精神疾患のある人への性教育は、米国で精神科病院からの脱施設化に伴って本格的に始まったことなどを共有しました。
♦第3回は高橋幸子さん(産婦人科医)
欧米では性的同意や多様な性のあり方といった人権に根ざした教育が性教育として位置づけられていることなどを紹介しました。
性を語れることは自立の一歩であり、性への抵抗感を減らす唯一の方法は学ぶことであると伝えました。
♦第4回はねもやん(ピアサポーター)
セルフプレジャーを「自分式の幸福」と表現し、人権の一部として学会から「セクシュアル・プレジャー宣言」が出ていることを紹介しました。
♦第5回は白石泰三さん(精神保健福祉士)
性について向き合うことは、人権・その人らしさを大切にすることで、専門職が学んだり語り合ったりすることが大切であると伝えました。
♦第6回はソウさん(ピアサポーター)
LGBTQ+について触れ、好きなものを好きだと言えること、そんな自分を愛おしく思えることが生きるうえで重要であるという思いを共有しました。
♦第7回は野間慎太郎さん(ピアサポーター)
ポルノで得た情報を信じて性行為でまねてしまうリスクについて触れ、性教育を受ける重要性と性感染症の治療について伝えました。
♦第8回は横山惠子さん(看護師)
精神科医療では性を症状やトラブルの原因と捉えがちであり、性の話題を避けるような関わりが多いことを伝えました。

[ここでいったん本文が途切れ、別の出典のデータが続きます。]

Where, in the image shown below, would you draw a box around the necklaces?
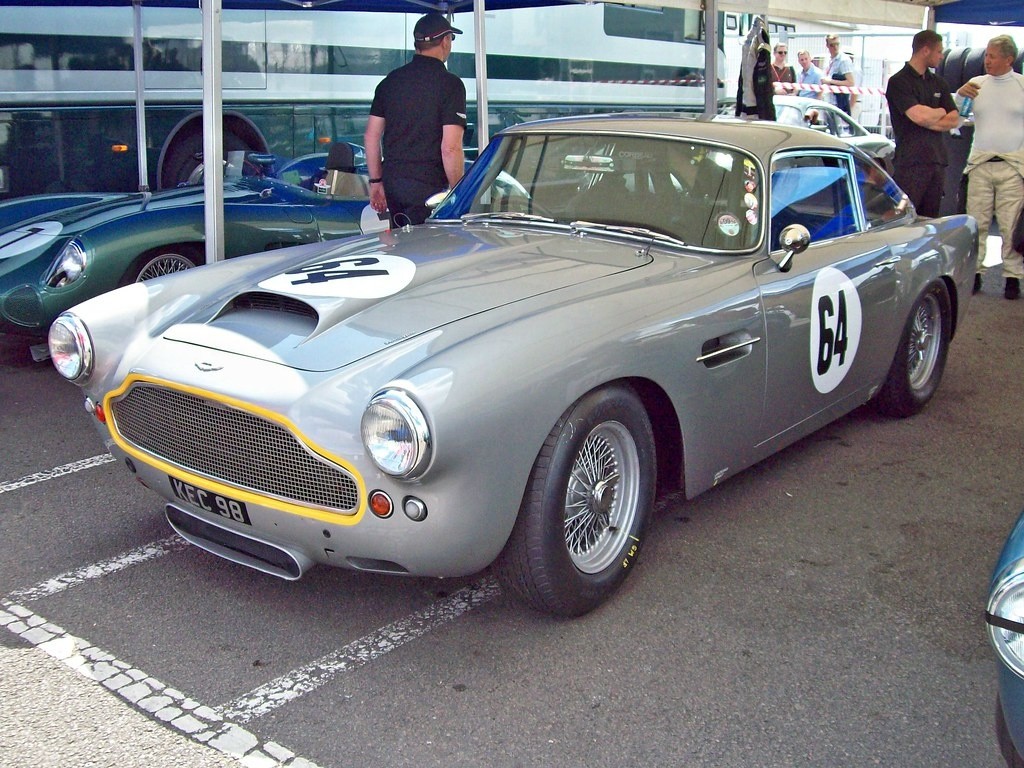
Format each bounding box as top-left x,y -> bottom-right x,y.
772,64 -> 787,82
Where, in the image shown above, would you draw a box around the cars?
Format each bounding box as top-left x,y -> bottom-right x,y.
47,115 -> 979,617
723,96 -> 895,170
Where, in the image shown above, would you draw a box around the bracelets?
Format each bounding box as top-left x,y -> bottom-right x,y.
367,176 -> 382,183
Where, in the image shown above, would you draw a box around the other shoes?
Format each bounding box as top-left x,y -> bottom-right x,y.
1004,277 -> 1021,300
972,274 -> 982,296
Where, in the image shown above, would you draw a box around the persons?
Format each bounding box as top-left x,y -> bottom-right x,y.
790,50 -> 824,101
769,42 -> 798,82
953,34 -> 1023,300
818,33 -> 855,116
884,29 -> 959,219
362,11 -> 468,233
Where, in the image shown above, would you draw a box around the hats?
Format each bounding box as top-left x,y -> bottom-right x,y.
413,14 -> 463,41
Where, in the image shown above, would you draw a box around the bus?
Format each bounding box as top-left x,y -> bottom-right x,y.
0,1 -> 735,191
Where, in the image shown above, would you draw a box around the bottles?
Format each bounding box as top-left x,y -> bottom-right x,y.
960,97 -> 974,116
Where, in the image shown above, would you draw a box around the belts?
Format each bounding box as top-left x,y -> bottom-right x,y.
986,156 -> 1005,162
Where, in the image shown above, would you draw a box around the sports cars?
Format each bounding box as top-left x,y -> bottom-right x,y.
0,164 -> 468,354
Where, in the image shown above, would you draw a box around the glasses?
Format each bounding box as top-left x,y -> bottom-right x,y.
829,43 -> 841,47
776,51 -> 788,54
451,33 -> 455,40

専門職が性を人生の大切な要素として学ぶことが、当事者の苦しみの軽減につながるのではないか、という考えを共有しました。
♦第9回はまるちゃん(ピアサポーター)の生理がこなくなった体験談を共有し、その後、日下桃子さん(助産師)が生理周期や生理不順について解説しました。
♦第10回は日下桃子さん
妊娠・出産について解説しました。
授乳中の服薬や育児中の睡眠不足など、精神疾患により配慮が必要なこともありますが、ひとりでかかえこまずに専門職も含めて多くのサポートを得ることの大切さを伝えました。
♦第11回は市橋香代さん(精神科医)
プレコンセプションケア(略してプレコン)という妊娠前のケアについて解説しました。
精神疾患を治療しながら「子どもを持ちたい」という希望がある方は、精神科の主治医に相談することを勧めていました。